- WORK TO DO:
Reproduce the records exactly.

--------------------------------

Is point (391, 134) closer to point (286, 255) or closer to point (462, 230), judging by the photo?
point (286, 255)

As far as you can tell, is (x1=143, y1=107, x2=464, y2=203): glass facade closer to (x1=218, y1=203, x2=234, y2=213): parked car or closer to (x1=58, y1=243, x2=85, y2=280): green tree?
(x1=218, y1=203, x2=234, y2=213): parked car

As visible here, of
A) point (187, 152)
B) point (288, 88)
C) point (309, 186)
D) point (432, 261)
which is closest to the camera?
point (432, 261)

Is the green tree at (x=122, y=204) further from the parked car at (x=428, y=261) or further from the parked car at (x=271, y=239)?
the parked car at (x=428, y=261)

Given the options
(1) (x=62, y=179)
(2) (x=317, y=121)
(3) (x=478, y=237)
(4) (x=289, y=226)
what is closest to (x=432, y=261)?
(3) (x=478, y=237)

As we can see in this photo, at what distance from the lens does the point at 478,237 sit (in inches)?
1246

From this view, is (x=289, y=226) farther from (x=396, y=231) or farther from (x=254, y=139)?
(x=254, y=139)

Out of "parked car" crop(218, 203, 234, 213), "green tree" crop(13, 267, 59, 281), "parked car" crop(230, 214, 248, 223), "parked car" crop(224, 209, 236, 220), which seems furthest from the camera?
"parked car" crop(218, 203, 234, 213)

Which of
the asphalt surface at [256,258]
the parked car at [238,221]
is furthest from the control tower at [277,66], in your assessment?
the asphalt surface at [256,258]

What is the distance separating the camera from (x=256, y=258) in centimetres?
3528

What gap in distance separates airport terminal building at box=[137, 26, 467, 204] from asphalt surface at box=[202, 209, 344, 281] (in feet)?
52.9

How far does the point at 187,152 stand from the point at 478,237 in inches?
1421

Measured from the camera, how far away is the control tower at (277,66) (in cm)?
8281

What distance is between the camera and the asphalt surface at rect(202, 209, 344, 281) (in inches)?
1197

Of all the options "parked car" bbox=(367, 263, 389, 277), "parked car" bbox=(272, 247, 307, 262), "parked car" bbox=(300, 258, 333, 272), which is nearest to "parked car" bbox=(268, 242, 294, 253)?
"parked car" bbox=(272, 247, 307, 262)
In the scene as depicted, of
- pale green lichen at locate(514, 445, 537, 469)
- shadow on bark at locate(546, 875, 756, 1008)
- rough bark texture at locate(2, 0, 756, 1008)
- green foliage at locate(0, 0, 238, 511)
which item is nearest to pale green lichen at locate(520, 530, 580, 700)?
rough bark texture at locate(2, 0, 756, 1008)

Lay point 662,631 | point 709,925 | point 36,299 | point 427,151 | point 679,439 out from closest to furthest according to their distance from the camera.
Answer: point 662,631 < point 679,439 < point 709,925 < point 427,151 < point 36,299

--------------------------------

- EXERCISE RESPONSE:
Is point (391, 134) closer to point (286, 255) or closer to point (462, 230), judging by the photo?
point (286, 255)

As far as you can tell, is (x1=143, y1=107, x2=464, y2=203): glass facade closer to (x1=218, y1=203, x2=234, y2=213): parked car or closer to (x1=58, y1=243, x2=85, y2=280): green tree?
(x1=218, y1=203, x2=234, y2=213): parked car

As visible here, of
A) point (187, 152)
B) point (288, 88)
C) point (309, 186)
D) point (432, 261)
which is closest to the camera?
point (432, 261)

Is the green tree at (x=122, y=204) further from the parked car at (x=428, y=261) or further from the parked car at (x=271, y=239)?
the parked car at (x=428, y=261)

Given the options
(1) (x=62, y=179)
(2) (x=317, y=121)
(3) (x=478, y=237)
(4) (x=289, y=226)
what is closest to (x=432, y=261)?
(3) (x=478, y=237)

As we can see in this photo, at what distance from the lens does the point at 478,237 sit (in inches)?
1246

From this view, is (x=289, y=226) farther from (x=396, y=231) or farther from (x=254, y=139)?
(x=254, y=139)

Out of "parked car" crop(218, 203, 234, 213), "green tree" crop(13, 267, 59, 281), "parked car" crop(230, 214, 248, 223), "parked car" crop(224, 209, 236, 220), which seems furthest from the camera?
"parked car" crop(218, 203, 234, 213)

Which of
the asphalt surface at [256,258]
the parked car at [238,221]
is furthest from the control tower at [277,66], in your assessment?
the asphalt surface at [256,258]

What is the distance separating the camera from (x=256, y=258) in centimetres?
3528

What gap in distance separates airport terminal building at box=[137, 26, 467, 204] from asphalt surface at box=[202, 209, 344, 281] (in feet)?
52.9

How far does the point at 187,152 stand from the point at 478,237 in inches?
1421

Measured from the camera, how far away is the control tower at (277,66) (in cm)?
8281

What distance is between the camera and the asphalt surface at rect(202, 209, 344, 281) (in inches)?
1197

Of all the options "parked car" bbox=(367, 263, 389, 277), "parked car" bbox=(272, 247, 307, 262), "parked car" bbox=(300, 258, 333, 272), which is nearest to "parked car" bbox=(268, 242, 294, 253)?
"parked car" bbox=(272, 247, 307, 262)
In the scene as depicted, of
- pale green lichen at locate(514, 445, 537, 469)
- shadow on bark at locate(546, 875, 756, 1008)
- rough bark texture at locate(2, 0, 756, 1008)
- green foliage at locate(0, 0, 238, 511)
which item is nearest to pale green lichen at locate(520, 530, 580, 700)?
rough bark texture at locate(2, 0, 756, 1008)

Lay point 662,631 | point 709,925 | point 36,299 | point 427,151 | point 679,439 out from closest to furthest according to their distance from the camera.
Answer: point 662,631 < point 679,439 < point 709,925 < point 427,151 < point 36,299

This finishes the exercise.